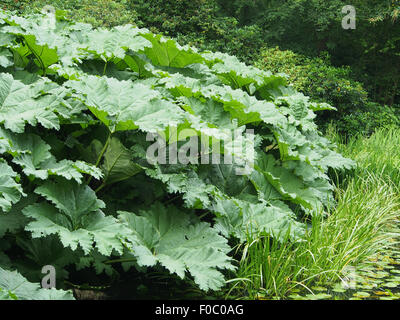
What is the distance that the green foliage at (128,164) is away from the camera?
6.98 feet

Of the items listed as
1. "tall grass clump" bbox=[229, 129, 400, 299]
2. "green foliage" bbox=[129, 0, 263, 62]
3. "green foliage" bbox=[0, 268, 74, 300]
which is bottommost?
"tall grass clump" bbox=[229, 129, 400, 299]

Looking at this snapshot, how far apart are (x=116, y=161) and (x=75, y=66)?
1.04m

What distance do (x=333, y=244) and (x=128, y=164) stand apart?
154 centimetres

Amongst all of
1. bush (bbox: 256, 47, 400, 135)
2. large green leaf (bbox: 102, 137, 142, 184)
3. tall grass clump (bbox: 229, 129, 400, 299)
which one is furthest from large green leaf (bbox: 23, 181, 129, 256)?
bush (bbox: 256, 47, 400, 135)

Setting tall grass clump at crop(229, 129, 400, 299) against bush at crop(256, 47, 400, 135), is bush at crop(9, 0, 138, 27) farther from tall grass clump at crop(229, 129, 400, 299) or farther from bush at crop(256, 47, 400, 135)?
tall grass clump at crop(229, 129, 400, 299)

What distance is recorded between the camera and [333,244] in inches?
116

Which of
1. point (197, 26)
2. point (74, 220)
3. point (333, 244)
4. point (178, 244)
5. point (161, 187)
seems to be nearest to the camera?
point (74, 220)

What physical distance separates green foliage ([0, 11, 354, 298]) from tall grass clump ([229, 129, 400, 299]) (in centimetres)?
13

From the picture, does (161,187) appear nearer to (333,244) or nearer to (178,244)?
(178,244)

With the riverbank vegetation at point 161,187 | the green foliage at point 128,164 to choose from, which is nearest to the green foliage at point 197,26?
the riverbank vegetation at point 161,187

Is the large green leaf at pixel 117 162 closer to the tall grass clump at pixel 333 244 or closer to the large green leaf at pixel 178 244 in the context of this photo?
the large green leaf at pixel 178 244

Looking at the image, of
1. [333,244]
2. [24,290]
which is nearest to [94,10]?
[333,244]

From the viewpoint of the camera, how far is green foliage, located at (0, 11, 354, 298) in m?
2.13

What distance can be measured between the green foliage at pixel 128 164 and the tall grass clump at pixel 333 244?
****************
■ **THE TASK**
Each line from the one containing "With the riverbank" through the end of the entries, both included, is to be returned exactly, with no other lines.

■ **TASK OUTPUT**
With the riverbank vegetation at point 161,187 | the green foliage at point 128,164 to choose from, which is nearest to the green foliage at point 197,26?
the riverbank vegetation at point 161,187

Is the large green leaf at pixel 117 162 closer to the tall grass clump at pixel 333 244 or closer to the large green leaf at pixel 178 244 in the context of this photo?
the large green leaf at pixel 178 244

Looking at the image, of
1. [333,244]
2. [24,290]
which is nearest to [94,10]?
[333,244]

From the viewpoint of the camera, how far is green foliage, located at (0, 11, 354, 298) in m?
2.13

What distance can be measured between the green foliage at pixel 128 164 and the tall grass clump at pixel 333 244?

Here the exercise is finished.